▸ Goal of the exercise: Reproduce the material below word for word, keeping every line as it stands.

Scene-based question records:
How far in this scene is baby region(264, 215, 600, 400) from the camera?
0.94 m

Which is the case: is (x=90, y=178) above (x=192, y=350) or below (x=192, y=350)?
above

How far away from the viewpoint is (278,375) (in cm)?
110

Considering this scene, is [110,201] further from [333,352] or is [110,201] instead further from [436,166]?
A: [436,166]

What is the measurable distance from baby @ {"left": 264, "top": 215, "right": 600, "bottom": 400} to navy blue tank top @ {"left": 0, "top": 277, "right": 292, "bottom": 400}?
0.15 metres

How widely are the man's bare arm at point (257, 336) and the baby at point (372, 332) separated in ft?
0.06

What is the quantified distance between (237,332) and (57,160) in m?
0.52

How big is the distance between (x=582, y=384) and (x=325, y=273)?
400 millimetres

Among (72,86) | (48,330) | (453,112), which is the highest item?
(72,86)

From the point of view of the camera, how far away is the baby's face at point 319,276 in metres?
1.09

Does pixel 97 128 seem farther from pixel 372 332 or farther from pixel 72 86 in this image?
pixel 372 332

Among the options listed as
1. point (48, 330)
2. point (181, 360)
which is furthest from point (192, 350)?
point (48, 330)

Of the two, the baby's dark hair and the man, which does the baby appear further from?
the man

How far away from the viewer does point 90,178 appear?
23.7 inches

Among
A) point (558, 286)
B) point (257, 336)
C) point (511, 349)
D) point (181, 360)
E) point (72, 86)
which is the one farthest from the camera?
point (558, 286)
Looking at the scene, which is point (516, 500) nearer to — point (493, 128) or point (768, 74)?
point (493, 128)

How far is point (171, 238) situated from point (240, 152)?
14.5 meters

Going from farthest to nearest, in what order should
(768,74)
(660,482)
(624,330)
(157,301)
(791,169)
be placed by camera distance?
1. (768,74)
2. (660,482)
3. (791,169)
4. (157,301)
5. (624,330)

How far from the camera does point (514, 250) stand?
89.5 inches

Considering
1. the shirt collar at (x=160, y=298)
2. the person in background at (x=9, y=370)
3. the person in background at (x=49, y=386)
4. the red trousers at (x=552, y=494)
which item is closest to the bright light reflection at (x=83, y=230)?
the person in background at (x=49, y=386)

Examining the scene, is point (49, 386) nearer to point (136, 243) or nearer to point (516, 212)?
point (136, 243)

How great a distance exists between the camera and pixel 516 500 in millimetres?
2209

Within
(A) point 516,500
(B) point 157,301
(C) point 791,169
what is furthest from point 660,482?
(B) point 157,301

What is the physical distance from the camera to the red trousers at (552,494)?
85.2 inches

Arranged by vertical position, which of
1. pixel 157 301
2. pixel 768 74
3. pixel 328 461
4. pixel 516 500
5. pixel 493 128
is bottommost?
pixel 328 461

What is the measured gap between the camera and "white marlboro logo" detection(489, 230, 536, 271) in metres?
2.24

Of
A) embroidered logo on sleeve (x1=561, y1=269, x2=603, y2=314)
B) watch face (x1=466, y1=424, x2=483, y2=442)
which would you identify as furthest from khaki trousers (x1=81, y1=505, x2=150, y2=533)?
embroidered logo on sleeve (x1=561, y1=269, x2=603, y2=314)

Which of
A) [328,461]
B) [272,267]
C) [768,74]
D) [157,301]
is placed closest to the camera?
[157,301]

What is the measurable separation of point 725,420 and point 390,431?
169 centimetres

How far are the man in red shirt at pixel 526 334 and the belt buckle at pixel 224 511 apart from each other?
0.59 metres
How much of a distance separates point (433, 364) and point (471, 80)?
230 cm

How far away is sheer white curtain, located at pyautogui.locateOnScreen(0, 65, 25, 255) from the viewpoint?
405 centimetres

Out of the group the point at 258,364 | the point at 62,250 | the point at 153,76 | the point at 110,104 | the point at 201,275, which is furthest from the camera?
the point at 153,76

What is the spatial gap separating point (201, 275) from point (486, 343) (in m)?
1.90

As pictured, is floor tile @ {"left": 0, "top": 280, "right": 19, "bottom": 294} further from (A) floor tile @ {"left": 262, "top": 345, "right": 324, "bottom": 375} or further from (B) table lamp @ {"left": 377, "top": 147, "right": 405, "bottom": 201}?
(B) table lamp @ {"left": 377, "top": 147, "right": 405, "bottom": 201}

▸ Completed exercise:
How far in this scene is baby region(264, 215, 600, 400) from the camera?
0.94 m

Which is the case: is (x=90, y=178) above (x=192, y=350) or below (x=192, y=350)?
above

How far away from the viewpoint is (278,375) (in cm)?
110

Considering this scene, is [110,201] further from [333,352] or is [110,201] instead further from [436,166]?
A: [436,166]

What is the measurable distance from baby @ {"left": 264, "top": 215, "right": 600, "bottom": 400} to navy blue tank top @ {"left": 0, "top": 277, "right": 292, "bottom": 400}?
0.15 metres

How widely are the man's bare arm at point (257, 336) and the baby at point (372, 332) separated in ft?
0.06

What is the quantified distance between (237,332) and (57,160) in m?
0.52

How big is the distance between (x=582, y=384) and (x=325, y=273)?
400 millimetres

Among (72,86) | (48,330) | (453,112), which is the highest item?
(72,86)

From the point of view of the camera, how far away is the baby's face at point 319,276 in metres?
1.09

Does pixel 97 128 seem farther from pixel 372 332 or farther from pixel 72 86 in this image?
pixel 372 332

Among the options listed as
1. point (48, 330)
2. point (181, 360)
which is furthest from point (192, 350)?
point (48, 330)

Of the two, the baby's dark hair and the man, which does the baby appear further from?
the man

How far away from the viewer does point 90,178 appear?
23.7 inches

Among
A) point (558, 286)
B) point (257, 336)
C) point (511, 349)
D) point (181, 360)
E) point (72, 86)
which is the one farthest from the camera?
point (558, 286)
Looking at the scene, which is point (516, 500) nearer to — point (493, 128) or point (768, 74)?
point (493, 128)

How far is point (171, 238) situated from point (240, 152)?
14.5 meters

Going from farthest to nearest, in what order should
(768,74)
(660,482)
(624,330)
(157,301)
(791,169)
be placed by camera distance?
1. (768,74)
2. (660,482)
3. (791,169)
4. (157,301)
5. (624,330)

How far from the camera does point (514, 250) stand?
89.5 inches

Considering
1. the shirt collar at (x=160, y=298)
2. the person in background at (x=9, y=370)
3. the person in background at (x=49, y=386)
4. the red trousers at (x=552, y=494)
which item is closest to the bright light reflection at (x=83, y=230)?
the person in background at (x=49, y=386)

Examining the scene, is point (49, 386) nearer to point (136, 243) or nearer to point (516, 212)?
point (136, 243)

How great a distance exists between the camera and pixel 516 500 in millimetres?
2209

Within
(A) point 516,500
(B) point 157,301
(C) point 791,169
what is furthest from point 660,482?
(B) point 157,301

What is the physical distance from the camera to the red trousers at (552,494)?
85.2 inches

Arranged by vertical position, which of
1. pixel 157 301
2. pixel 768 74
3. pixel 328 461
4. pixel 516 500
5. pixel 493 128
is bottommost?
pixel 328 461

What is the measured gap between the camera and "white marlboro logo" detection(489, 230, 536, 271) in metres?
2.24

Of
A) embroidered logo on sleeve (x1=561, y1=269, x2=603, y2=314)
B) watch face (x1=466, y1=424, x2=483, y2=442)
which would you identify as furthest from khaki trousers (x1=81, y1=505, x2=150, y2=533)?
embroidered logo on sleeve (x1=561, y1=269, x2=603, y2=314)

Which of
A) [328,461]
B) [272,267]
C) [768,74]
D) [157,301]
is placed closest to the camera?
[157,301]

What is the measurable separation of point 725,420 and point 390,431?
169 centimetres

How far are the man in red shirt at pixel 526 334 and the belt buckle at pixel 224 511 apart from each other?
0.59 metres
How much of a distance separates point (433, 364) and point (471, 80)?
230 cm

How far away is sheer white curtain, located at pyautogui.locateOnScreen(0, 65, 25, 255) from the viewpoint?
405 centimetres

Out of the group the point at 258,364 | the point at 62,250 | the point at 153,76 | the point at 110,104 | the point at 201,275, which is furthest from the camera?
the point at 153,76

What is the spatial gap separating point (201, 275) from point (486, 343) (in m)?
1.90

As pictured, is floor tile @ {"left": 0, "top": 280, "right": 19, "bottom": 294} further from (A) floor tile @ {"left": 262, "top": 345, "right": 324, "bottom": 375} or further from (B) table lamp @ {"left": 377, "top": 147, "right": 405, "bottom": 201}?
(B) table lamp @ {"left": 377, "top": 147, "right": 405, "bottom": 201}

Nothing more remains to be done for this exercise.